Sam Chang: No. I think you're exactly right. When people ask me, I say to be honest, when patients are taking however, the default is blue light.

Siamak Daneshmand: Yeah.

Sam Chang: It's actually for us, it's funny you say that. When do I not? It's specifically I know someone who has muscle invasive disease, we're considering TMT, or multimodality therapy, and even then sometimes, I'll use blue light to rule out CIS, to see if they're really a good component. I don't necessarily use it post radiation for evaluation for biopsy. Maybe I should. But it really is, I'm just thinking, why would I not? Just to the point of, you don't know what you don't know.

Siamak Daneshmand: Exactly.

Sam Chang: And the thing is, there are too many times, and as you go through the learning process with your trainees and with your fellows, it is just when they think, "I don't really need this.", that you flip it and you say, "Well, you miss this, you miss this. We can do this." So no, I really appreciate it.

One of the things that is also helpful, that I'm sure you've seen is, there are times, and this has never been published or talked about, there are times where it's difficult to find the ureteral orifice, for whatever reason. And just that you may not have, or our audience may have never seen written about is, just by being able with that blue light, you're looking for a yellow streak that under white light, you can sometimes tell what you are, but a lot of times you can't.

Siamak Daneshmand: Yeah.

Sam Chang: But that blue light can help you after resection. If you want a stat, or you can't find, or whatever, it can be very, very helpful. So I agree with you that it's almost now the default, and is very useful for the patient with non-muscle invasive disease, and even muscle invasive disease.

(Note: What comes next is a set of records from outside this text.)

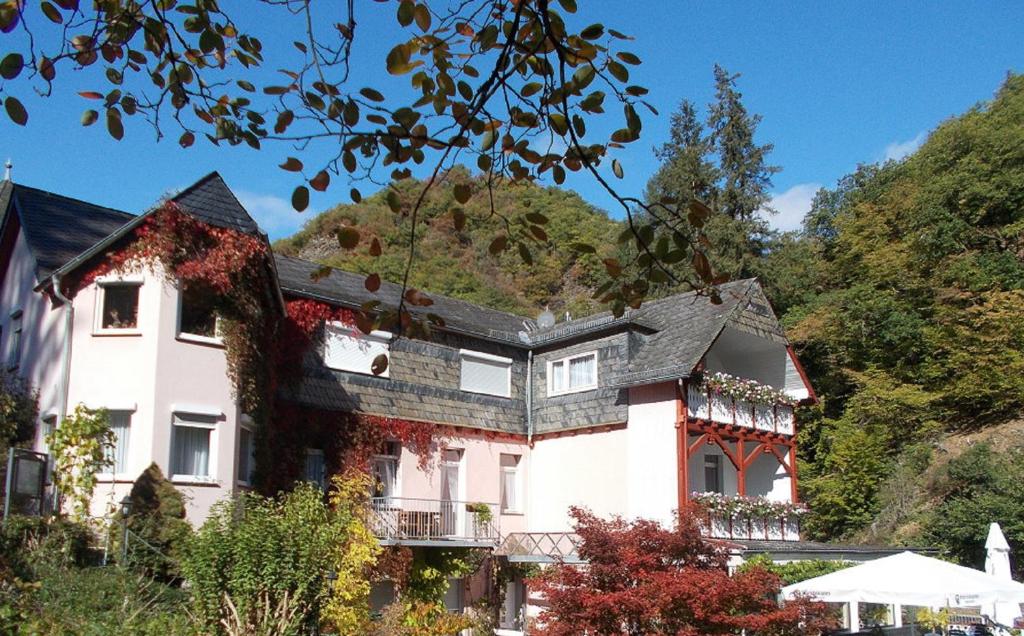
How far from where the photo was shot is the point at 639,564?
551 inches

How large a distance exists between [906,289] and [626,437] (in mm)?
15675

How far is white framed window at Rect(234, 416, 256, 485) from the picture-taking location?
63.2 feet

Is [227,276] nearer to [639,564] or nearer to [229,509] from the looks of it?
[229,509]

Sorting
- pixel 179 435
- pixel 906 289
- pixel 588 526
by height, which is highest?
pixel 906 289

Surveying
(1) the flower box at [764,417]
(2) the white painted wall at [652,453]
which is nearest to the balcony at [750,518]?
(2) the white painted wall at [652,453]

Siamak Daneshmand: No, I totally agree with you. I think we have a video in the Journal of Video Urology or something showing that big papular tumor, then the green hue coming out, the spewing out like a volcano, that's the urine coming out. You're right. You don't even need the Cysview for that. That's just how it looks under blue light. So very, very useful to sit there and look for the ureteral jet after, or even before the resection.

Sam Chang: Exactly.

Siamak Daneshmand: So you're absolutely right. Yeah.

Sam Chang: Great. Well, Sia, thank you so much for, first of all, all your leadership, and all that you've done in helping to kind of spearhead this registry. As we gather data, more and more data regarding, it's possible a beneficial impact of using this technology. Thanks for spending some time with us. It's always good talking to you, and look forward to seeing you in person soon.

Siamak Daneshmand: Thanks, Sam. A pleasure. Thank you so much.